Si en l’espèce, la cessation de l’activité professionnelle laisse inchangés les effets de l’insaisissabilité légale de la résidence principale, dont l’efficacité perdure postérieurement à la perte de la qualité d’entrepreneur, c’est en raison de la date de naissance des dettes professionnelles considérées, nées entre l’époque durant laquelle la résidence principale était protégée – emportant avec elle une réduction du droit de gage des créanciers professionnels – et la date de la cessation de l’activité. Le maintien de ces effets est ainsi justifié : bien que l’activité du débiteur ait cessé, ses dettes professionnelles sont, quant à elles, maintenues, justifiant d’ailleurs l’ouverture à son encontre d’une procédure collective postérieurement à la cessation de son activité professionnelle. L’insaisissabilité de sa résidence principale doit donc demeurer efficace puisque sa raison d’être, soit la protection du logement d’habitation du débiteur endetté, subsiste. De la même façon que ses dettes professionnelles justifiaient l’ouverture d’une procédure collective postérieurement à la cessation d’activité, leur existence soutenait la nécessité de maintenir les effets de l’insaisissabilité légale, laquelle demeure opposable à la liquidation judiciaire quand bien même le débiteur aurait perdu, avant l’ouverture de la procédure, sa qualité d’entrepreneur individuel. Il en résulte que si l’insaisissabilité sera sans effet pour l’avenir, elle continue en revanche de protéger l’entrepreneur pour les dettes nées de son activité professionnelle passée.

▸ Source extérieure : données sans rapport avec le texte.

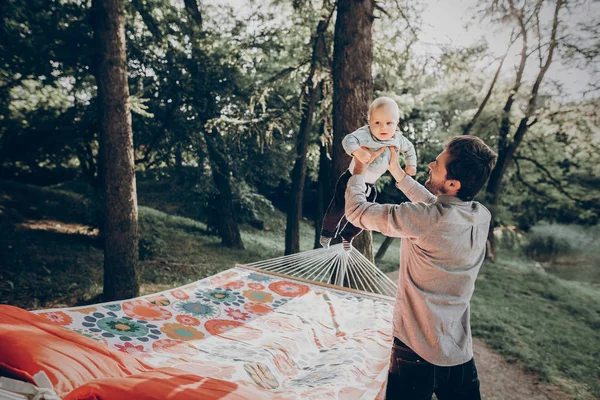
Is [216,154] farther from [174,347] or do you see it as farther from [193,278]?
[174,347]

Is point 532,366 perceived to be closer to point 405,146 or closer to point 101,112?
point 405,146

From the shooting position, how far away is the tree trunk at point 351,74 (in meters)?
2.81

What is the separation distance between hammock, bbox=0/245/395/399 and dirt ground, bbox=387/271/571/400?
1314 mm

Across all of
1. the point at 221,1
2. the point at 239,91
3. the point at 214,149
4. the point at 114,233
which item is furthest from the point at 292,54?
the point at 114,233

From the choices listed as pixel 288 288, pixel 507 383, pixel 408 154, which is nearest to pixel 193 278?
pixel 288 288

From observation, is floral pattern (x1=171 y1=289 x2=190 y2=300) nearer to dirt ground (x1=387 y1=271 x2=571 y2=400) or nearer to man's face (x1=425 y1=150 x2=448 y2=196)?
man's face (x1=425 y1=150 x2=448 y2=196)

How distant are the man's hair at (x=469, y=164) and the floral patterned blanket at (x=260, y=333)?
867 mm

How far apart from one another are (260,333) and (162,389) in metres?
1.06

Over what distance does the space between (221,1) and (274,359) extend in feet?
19.1

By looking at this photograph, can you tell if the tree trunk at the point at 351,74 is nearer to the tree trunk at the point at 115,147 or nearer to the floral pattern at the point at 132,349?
the floral pattern at the point at 132,349

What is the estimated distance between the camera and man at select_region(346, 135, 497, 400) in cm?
113

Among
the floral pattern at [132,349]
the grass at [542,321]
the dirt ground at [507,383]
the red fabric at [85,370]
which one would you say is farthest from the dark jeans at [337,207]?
the grass at [542,321]

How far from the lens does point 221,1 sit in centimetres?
584

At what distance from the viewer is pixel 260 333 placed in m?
2.02
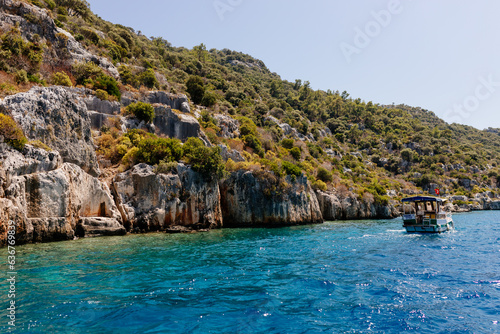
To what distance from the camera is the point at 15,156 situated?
17.8 meters

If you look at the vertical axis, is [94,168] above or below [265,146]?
below

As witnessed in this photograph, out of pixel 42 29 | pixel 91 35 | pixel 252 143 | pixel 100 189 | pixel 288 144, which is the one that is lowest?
pixel 100 189

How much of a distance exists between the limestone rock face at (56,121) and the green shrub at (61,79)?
10673 millimetres

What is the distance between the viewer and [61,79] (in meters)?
33.5

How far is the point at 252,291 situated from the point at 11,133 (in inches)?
753

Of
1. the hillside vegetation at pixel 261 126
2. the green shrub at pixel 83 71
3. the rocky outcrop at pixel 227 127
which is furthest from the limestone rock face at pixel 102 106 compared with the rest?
the rocky outcrop at pixel 227 127

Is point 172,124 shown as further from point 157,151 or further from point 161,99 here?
point 157,151

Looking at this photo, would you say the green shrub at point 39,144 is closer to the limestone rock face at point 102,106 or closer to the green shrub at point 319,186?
the limestone rock face at point 102,106

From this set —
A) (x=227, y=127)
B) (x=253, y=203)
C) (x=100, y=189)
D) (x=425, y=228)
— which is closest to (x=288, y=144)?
(x=227, y=127)

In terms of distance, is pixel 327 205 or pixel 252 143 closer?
pixel 327 205

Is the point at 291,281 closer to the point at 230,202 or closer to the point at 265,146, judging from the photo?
the point at 230,202

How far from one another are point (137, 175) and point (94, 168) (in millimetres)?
3807

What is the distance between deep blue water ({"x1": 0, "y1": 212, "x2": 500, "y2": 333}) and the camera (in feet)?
24.3

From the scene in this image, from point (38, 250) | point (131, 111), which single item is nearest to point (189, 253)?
point (38, 250)
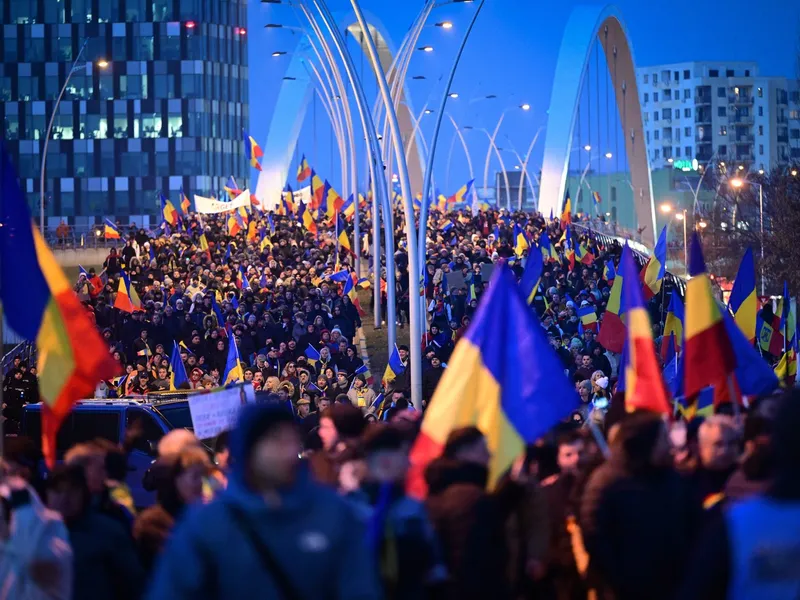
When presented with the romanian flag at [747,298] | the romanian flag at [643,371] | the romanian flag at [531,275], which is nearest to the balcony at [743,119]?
the romanian flag at [531,275]

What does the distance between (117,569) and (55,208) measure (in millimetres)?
111377

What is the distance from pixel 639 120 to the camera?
7731 cm

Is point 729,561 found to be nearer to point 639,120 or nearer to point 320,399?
point 320,399

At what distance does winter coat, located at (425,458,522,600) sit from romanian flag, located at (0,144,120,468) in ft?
9.63

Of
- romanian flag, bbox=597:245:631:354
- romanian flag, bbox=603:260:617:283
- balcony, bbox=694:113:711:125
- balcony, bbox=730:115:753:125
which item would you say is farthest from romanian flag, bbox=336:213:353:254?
balcony, bbox=694:113:711:125

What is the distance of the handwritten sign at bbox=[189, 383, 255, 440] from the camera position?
11992mm

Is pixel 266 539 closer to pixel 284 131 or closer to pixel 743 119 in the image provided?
pixel 284 131

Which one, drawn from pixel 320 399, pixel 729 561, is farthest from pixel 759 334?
pixel 729 561

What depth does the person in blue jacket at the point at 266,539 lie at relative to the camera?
472cm

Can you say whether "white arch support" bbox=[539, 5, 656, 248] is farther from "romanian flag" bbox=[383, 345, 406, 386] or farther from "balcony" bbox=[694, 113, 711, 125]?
"balcony" bbox=[694, 113, 711, 125]

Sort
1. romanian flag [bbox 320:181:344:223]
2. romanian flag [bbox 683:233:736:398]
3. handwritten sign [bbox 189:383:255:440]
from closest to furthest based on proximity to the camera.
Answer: romanian flag [bbox 683:233:736:398]
handwritten sign [bbox 189:383:255:440]
romanian flag [bbox 320:181:344:223]

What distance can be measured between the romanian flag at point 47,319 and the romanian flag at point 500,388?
2175 millimetres

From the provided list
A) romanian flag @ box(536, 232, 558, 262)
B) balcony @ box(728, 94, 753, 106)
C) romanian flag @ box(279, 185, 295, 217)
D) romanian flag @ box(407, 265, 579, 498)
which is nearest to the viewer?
romanian flag @ box(407, 265, 579, 498)

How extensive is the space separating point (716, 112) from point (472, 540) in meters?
183
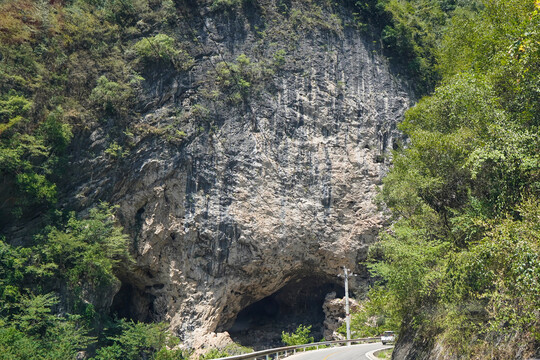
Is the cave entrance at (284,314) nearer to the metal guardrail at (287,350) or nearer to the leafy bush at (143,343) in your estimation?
the metal guardrail at (287,350)

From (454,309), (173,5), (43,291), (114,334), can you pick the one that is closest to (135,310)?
(114,334)

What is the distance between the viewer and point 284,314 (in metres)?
34.9

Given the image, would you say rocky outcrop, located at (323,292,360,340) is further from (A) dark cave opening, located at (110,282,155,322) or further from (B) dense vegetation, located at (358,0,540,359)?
(B) dense vegetation, located at (358,0,540,359)

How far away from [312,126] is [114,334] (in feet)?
56.5

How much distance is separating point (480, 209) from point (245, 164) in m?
18.2

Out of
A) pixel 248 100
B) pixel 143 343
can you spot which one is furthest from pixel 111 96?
pixel 143 343

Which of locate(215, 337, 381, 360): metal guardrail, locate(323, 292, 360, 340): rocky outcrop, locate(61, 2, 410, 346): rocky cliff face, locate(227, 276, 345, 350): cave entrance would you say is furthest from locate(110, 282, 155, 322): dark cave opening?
locate(323, 292, 360, 340): rocky outcrop

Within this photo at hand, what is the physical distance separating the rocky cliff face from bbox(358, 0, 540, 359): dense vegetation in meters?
11.4

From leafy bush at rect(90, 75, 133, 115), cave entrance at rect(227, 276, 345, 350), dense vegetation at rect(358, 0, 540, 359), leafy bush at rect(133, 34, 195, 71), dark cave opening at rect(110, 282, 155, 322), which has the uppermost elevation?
leafy bush at rect(133, 34, 195, 71)

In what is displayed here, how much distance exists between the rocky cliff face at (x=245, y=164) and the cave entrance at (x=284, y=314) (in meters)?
1.00

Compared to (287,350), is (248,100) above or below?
above

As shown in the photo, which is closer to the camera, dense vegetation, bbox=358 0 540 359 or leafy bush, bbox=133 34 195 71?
dense vegetation, bbox=358 0 540 359

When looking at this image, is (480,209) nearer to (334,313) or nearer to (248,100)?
(248,100)

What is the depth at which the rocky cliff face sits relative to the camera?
2584cm
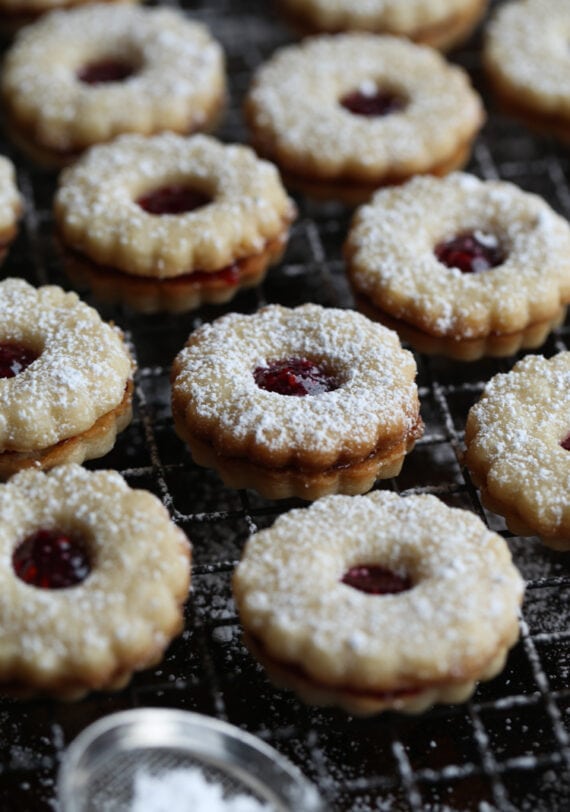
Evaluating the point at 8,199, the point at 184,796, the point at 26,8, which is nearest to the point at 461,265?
the point at 8,199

Ainsi, ce sont les deux critères liés au maintien des dettes du débiteur et à la nature professionnelle de celles-ci qui fondent la protection de sa résidence principale, peu important la cessation de son activité. À ces deux conditions, l’ancien entrepreneur conserve le droit d’opposer l’insaisissabilité de sa résidence principale pour faire obstacle aux mesures d’exécution et, en particulier, à la vente forcée de ce bien légalement protégé.
Références :
■ Com.17 nov. 2021, n° 20-20.821 P : D. 2021. 2085 ; ibid. 2022. 1675, obs. F.-X. Lucas et P. Cagnoli ; AJ fam. 2022. 94, obs. J. Casey ; Rev. prat. rec. 2022. 29, chron. P. Roussel Galle et F. Reille.